-- Directions --
1. Please repeat the passage of the forum thread between "A peaky power" and "at 90 degrees.", inclusive, and substitute "single-cylinder engine" for "V-twin".
2. List the warnings that follow the words "and remember:" in the forum thread.
3. Answer these questions about the forum thread:
(a) Which bike did the person who started the thread leave behind in Brisbane?
(b) In the reply beginning "You learn to live with tram tracks," at what angle should tram tracks be crossed?
(c) Which engine sizes does the last reply say it prefers?

-- Selected excerpt --

Discussion in 'Bike Reviews, Questions and Suggestions' started by theadz, Mar 28, 2007.

  1. Hey folks,

    I've just moved to Melbourne from Brisbane and had to leave my VFR750 behind. I've been working here a week and already I'm not coping with the bus into the city and will be getting myself a bike quick smart. I was wondering though, what type or model of bike copes with the Melbourne city wet better? To be honest I'm nervous about tackling the wet and trams and traffic jams everyday but it has to be so much better than sitting on a bus going nowhere.

    Sports bike or Cruiser? 600? or 1100?

  2. search for tram track crossing, provided you cross them correctly you'll have no problem
  3. Welcome to Netrider, Adam :).

    I might leave it to the Melbournites to answer your question :wink:.
  4. No need to worry, it doesnt rain in Melbourne anymore!

    Those tram tracks can be dangerous, went down once braking on a wet track, very slippery!!

    Just watch how you cross them, stay off them if you can, and cross them quickly at an angle when you need to,

    The VFR is as good a bike in the wet as most
  5. You learn to live with tram tracks. In the wet they as slippery as ice, but if you approach them correctly they are not a big deal. Attack them as obliquely as possible ie. as close to a 90 degree angle as possible, and as far away from parallel as possible. If you have to change lanes over then, do it in one purposeful movement, on a steady throttle. If it's wet, you will feel yourself slip momentarily, but you will immediately regain grip as soon as you are back on the bitumen.
    Having nice wide tyres is a help here, as you are less likely to fall into the rut of the track.
    A peaky power delivery is not going to help much, either. You're bettter with a motor that will slog happily (and smoothly) at lower revs in these circumstances. The better traction a V-twin gives can be a help, too.
    I tend to dislike the weight distribution of sportsbikes for wet weather, but others prefer having more weight over the front.
    Considered a dual-purpose with decent road tyres?
  6. Oh please, are you serious?? Brissy gets torential pissing rain that we would never get down here, if you rode in that our weather is a breeze

    having said that welcome.

    Seriously get something thats not to tall for you, GOOD tyres, when possible cross tram tracks at 90 degrees.

    Why did u leave the Viffer behind? perfect bike for Melb or anywhere else.

    and remember:

    taxi drivers are bastards, avoid tham at all costs.
    watch out on roads after a long dry spell.
    roundabouts are the devils work.
  7. RE: Bikes - another vfr is always a safe bet.

    Personally I prefer sports touring bikes (a la vfr) as they are small enough to fit through gaps where appropriate, and because you sit a bit higher you have more visibility in front of you. I also prefer the mid-bore bikes (600-800's), but it is really a personal preference.

-- Dataset content --
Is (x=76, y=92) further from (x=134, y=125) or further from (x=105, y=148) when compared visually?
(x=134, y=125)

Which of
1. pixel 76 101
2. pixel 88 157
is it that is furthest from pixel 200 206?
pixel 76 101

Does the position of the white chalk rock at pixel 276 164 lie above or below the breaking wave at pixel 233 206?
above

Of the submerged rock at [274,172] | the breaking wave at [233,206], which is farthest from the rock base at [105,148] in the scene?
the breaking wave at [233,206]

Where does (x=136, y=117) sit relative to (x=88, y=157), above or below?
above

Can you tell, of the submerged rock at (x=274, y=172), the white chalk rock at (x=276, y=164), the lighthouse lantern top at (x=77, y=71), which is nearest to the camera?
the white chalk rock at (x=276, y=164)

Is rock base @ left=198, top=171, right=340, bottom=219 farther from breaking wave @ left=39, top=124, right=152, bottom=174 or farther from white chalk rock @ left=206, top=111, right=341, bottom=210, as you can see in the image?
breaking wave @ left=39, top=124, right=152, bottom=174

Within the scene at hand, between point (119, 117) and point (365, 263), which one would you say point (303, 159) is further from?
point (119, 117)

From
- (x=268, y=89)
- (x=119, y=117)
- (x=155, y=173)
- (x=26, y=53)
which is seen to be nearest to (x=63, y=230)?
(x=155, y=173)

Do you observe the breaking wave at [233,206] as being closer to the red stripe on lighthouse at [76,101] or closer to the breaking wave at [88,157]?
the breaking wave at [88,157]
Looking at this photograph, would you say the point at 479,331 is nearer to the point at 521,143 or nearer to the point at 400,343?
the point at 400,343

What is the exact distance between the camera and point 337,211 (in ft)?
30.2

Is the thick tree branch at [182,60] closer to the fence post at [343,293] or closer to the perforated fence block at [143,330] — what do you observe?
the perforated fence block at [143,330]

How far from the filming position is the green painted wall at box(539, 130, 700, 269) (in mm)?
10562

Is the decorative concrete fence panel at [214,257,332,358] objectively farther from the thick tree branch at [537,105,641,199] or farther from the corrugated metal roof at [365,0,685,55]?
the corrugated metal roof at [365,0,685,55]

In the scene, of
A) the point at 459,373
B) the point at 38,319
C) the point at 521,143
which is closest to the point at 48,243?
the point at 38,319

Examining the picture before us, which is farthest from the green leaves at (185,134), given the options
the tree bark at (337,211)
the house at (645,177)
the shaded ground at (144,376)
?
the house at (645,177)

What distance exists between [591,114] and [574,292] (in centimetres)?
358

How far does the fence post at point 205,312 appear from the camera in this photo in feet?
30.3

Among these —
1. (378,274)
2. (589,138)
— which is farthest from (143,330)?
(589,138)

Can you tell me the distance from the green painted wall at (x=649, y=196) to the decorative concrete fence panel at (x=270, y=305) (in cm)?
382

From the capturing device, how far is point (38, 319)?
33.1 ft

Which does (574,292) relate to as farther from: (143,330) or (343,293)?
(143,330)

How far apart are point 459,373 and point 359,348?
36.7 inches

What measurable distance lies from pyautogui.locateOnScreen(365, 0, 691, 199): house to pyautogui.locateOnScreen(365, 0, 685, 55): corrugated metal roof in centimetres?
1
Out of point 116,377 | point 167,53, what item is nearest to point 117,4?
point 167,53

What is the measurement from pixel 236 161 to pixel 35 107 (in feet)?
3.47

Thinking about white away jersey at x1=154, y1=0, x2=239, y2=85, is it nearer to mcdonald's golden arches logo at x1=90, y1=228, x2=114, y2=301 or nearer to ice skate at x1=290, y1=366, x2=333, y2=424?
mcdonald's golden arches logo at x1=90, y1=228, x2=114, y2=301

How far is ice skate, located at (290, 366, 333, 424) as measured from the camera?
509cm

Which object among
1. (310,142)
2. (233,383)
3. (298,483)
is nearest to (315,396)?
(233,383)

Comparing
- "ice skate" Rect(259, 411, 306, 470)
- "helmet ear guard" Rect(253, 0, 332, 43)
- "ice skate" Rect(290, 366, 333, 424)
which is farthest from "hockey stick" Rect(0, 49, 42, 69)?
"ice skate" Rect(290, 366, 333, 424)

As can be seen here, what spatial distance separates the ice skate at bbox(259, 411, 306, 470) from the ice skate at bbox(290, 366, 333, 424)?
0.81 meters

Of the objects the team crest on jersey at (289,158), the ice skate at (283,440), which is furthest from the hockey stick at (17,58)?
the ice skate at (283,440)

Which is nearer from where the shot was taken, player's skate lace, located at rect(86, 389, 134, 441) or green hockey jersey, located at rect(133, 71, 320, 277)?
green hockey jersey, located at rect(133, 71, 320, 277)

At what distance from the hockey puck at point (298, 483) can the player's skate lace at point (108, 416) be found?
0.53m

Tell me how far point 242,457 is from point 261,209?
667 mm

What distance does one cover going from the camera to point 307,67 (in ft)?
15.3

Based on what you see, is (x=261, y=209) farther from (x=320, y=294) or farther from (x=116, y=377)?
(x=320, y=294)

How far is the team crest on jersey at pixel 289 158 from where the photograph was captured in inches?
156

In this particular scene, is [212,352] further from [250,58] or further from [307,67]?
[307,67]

-- Solution set --
1.
A peaky power delivery is not going to help much, either. You're bettter with a motor that will slog happily (and smoothly) at lower revs in these circumstances. The better traction a single-cylinder engine gives can be a help, too.
    I tend to dislike the weight distribution of sportsbikes for wet weather, but others prefer having more weight over the front.
    Considered a dual-purpose with decent road tyres?
  6. Oh please, are you serious?? Brissy gets torential pissing rain that we would never get down here, if you rode in that our weather is a breeze

    having said that welcome.

    Seriously get something thats not to tall for you, GOOD tyres, when possible cross tram tracks at 90 degrees.

2.
- Taxi drivers: avoid them at all costs.
- Watch out on roads after a long dry spell.
- Roundabouts are "the devils work."

3.
(a) A VFR750.
(b) As close to 90 degrees as possible.
(c) Mid-bore bikes, 600-800's.